WHOI chosen one of top 10 places for postdocs to work


Woods Hole Oceanographic Institution (WHOI) is one of the ten best places to work for postdoctoral researchers, according to a recent survey of readers of the magazine The Scientist. WHOI ranked eighth in the top ten US institutions.

Nearly all of the top fifteen US institutions in the survey were medical or cancer research centers, with the Fox Chase Cancer Center in Philadelphia ranked first. The National Institutes of Health was number 10, and the California Institute of Technology was ranked 12th.

More than 3,500 readers responded to the web-based survey, which was open to scientists in 21 countries, including Canada, France, Germany, Israel, Norway, Spain, United Kingdom and the United States.
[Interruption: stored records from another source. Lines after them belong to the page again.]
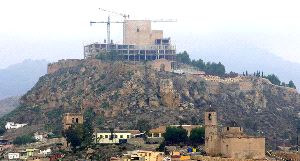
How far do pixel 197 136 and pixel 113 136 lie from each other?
11.6m

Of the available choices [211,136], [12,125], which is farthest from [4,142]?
[211,136]

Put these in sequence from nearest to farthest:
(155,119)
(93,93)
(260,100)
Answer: (155,119) → (93,93) → (260,100)

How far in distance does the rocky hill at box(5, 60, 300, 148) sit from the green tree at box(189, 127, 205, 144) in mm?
13730

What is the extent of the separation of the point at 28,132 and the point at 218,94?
91.4ft

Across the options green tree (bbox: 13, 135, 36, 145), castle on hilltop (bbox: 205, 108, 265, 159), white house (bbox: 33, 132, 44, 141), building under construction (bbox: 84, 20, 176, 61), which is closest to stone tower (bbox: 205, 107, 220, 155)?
castle on hilltop (bbox: 205, 108, 265, 159)

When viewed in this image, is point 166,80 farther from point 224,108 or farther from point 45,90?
point 45,90

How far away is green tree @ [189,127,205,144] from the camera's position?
9294cm

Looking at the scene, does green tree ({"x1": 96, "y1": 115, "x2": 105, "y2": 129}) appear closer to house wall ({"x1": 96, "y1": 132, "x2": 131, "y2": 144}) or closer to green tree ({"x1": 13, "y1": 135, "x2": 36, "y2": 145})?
house wall ({"x1": 96, "y1": 132, "x2": 131, "y2": 144})

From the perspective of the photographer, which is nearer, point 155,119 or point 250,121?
point 155,119

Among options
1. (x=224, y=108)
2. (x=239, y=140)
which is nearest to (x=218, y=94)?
(x=224, y=108)

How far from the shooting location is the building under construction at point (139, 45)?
433 feet

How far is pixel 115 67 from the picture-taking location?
122m

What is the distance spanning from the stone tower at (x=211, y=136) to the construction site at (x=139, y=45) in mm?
46893

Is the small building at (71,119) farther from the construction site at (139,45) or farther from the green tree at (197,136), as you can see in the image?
the construction site at (139,45)
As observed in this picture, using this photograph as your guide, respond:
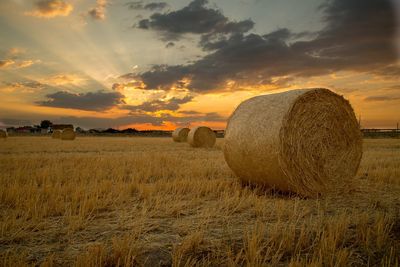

Email invitations were sent to more than 48,000 readers of The Scientist and registrants on The Scientist web site who identified themselves as non-tenured life scientists working in academic or other non-commercial research institutions. The survey was conducted September 9-20, 2003.

Respondents were asked to assess their working environment according to 45 criteria in 11 different areas. Criteria included access to books and journals needed for research, training, support of the principal investigator and laboratory colleagues, quality of the research facilities, and pride in their research.

"We are delighted to be included in the top ten postdoctoral programs nationally as determined by The Scientist survey," said WHOI Vice President and Dean John Farrington. "Postdoctoral scientists and engineers at WHOI contribute substantively to the intellectual and learning environments of the Institution."

Between 50 and 80 postdocs are in residence at the Institution at any one time. Seventy-five to 170 applications are received each year, and ten to 15 appointments are offered for fellowships of 18 months. While postdoctoral scientists and engineers have been associated with WHOI since the Institution's founding in 1930, the current year-round program was formalized in 1960. Private donors have provided funding for the postdoctoral fellowship program for decades, and federal grants and contracts awarded to the scientific and technical staff also provides support for postdocs. Some postdocs secure their own funding from other national and international sources.